While flop-vacuuming and head-bashing, I amused myself by thinking how incredibly freaked out the kids would be if they were up in the attic with me. My kids are irrationally afraid of spiders. It’s pretty unfortunate for them, because we have a shitload of spiders at our house. Many of them were in the attic.
Now they’re in the ShopVac.

I also had the misfortune of vacuuming the attic on the day that CC and the kids finished building the upper level of the patio. It looks freaking amazing. I’m so very impressed by him. But I vacuumed the fucking attic and nobody cares because, apparently, finishing a bluestone project (yes, from scratch) is way more impressive.
Whatever.

What fresh hell are you getting into these days?
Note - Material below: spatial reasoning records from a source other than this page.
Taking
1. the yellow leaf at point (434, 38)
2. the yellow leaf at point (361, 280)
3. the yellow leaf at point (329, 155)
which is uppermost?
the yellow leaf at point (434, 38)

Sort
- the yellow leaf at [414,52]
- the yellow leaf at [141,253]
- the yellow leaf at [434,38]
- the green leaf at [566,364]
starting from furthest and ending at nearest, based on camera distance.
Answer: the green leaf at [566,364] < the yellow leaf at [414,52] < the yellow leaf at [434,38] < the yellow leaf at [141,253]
Cousin, you need to write a book.
Love the way you write, and your take on things. You remind me of my youngest daughter Clare. Same kind of thinking. Very observant, and a tactful sense of humor.
Holy Battle Royal, have I missed your f&@$$^@ writing! I laughed, I cried. Okay, more like cried FROM laughing. That patio is gorrrrrgeous. I mean, great job! With the attic and the vacuuming!! (Glad you didn’t crash through the floor/dining room ceiling, which happened twice to a certain ex during the time we owned a similar attic…)
Hahaha. There was a time, two years ago, when the same neighbor’s tree fell in three pieces, in three storms, in two months. The first one only took out a gutter. The second time bounced off the house and took out a car. (That’s a fight- homeowner’s says auto. Auto says homeowner. Back and forth and back and forth.)
The third time we were out of town and it would’ve taken out the other car if it hadn’t been at the airport.